Climate change will lead to uncertainty for future biodiversity and productivity of montane grasslands. Increasing temperature may favor increased biomass when water is not limiting directly or indirectly by increasing soil activity. These changes in biomass allocation may also change interspecific competition of species within communities. We examined yearly changes in productivity and diversity in grasslands exposed to warmer climates following permanent downslope translocation of plant-soil monoliths. We expected to see increasing temperature leading to i) increased aboveground biomass in sites where precipitation was similar to the home environment and ii) subsequent decreases in richness as competitive hierarchies shifted.
Material and Methods
We addressed these hypotheses by translocating 126 plant-soil monoliths of three different montane grasslands in the German Alps to lower sites with elevational changes ranging from 300 m - 1000 m, in order to simulate possible future climate scenarios. In July 2019, a subset of mesocosms were destroyed in order to thoroughly measure soil variables to connect to observed plant community changes.
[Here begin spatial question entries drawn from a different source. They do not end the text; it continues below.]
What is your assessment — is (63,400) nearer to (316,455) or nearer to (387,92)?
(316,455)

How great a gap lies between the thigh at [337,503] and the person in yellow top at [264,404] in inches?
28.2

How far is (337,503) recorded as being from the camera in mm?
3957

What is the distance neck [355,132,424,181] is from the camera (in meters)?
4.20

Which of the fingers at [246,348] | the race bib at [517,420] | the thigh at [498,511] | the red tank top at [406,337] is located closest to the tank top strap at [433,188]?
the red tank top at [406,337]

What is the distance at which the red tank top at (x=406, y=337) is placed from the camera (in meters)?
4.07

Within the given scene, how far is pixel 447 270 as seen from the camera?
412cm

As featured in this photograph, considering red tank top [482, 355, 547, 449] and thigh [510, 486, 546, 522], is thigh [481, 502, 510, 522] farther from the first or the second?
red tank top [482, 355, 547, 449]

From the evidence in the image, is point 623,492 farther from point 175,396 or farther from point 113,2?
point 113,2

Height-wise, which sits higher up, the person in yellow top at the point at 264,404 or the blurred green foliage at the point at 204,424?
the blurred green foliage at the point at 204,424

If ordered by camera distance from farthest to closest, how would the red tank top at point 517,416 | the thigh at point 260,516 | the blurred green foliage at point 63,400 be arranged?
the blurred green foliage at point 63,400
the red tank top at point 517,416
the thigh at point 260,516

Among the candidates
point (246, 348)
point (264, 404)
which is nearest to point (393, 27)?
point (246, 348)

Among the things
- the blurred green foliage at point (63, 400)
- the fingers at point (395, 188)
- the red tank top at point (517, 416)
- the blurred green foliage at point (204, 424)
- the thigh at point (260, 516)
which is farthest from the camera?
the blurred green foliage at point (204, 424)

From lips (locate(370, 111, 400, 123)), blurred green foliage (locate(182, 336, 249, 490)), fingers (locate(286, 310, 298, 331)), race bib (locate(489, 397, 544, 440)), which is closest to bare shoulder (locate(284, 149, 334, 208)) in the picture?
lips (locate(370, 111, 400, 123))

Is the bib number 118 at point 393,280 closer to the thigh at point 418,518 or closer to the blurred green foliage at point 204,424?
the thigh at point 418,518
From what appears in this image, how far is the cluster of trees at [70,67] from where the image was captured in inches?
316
In 2017, following one year of exposure, plant communities in warmer areas increased aboveground biomass increases as long as precipitation regime was not severely altered. Changes relative to controls ranged from 52% increase to a -23% decrease where precipitation also decreased. Species richness declined consistently with warming, ranging from 13% to 46% species loss. In 2018, a severe drought occurred in Central Europe, leading to experiment wide decreases in biomass and species richness.
We show at small spatial scales a loss of species in montane environments with future climate change, while changes in aboveground biomass were conditional on concurrent precipitation changes. Soon we will be able to more mechanistically show how these vegetation changes are linked to changes in soil processes.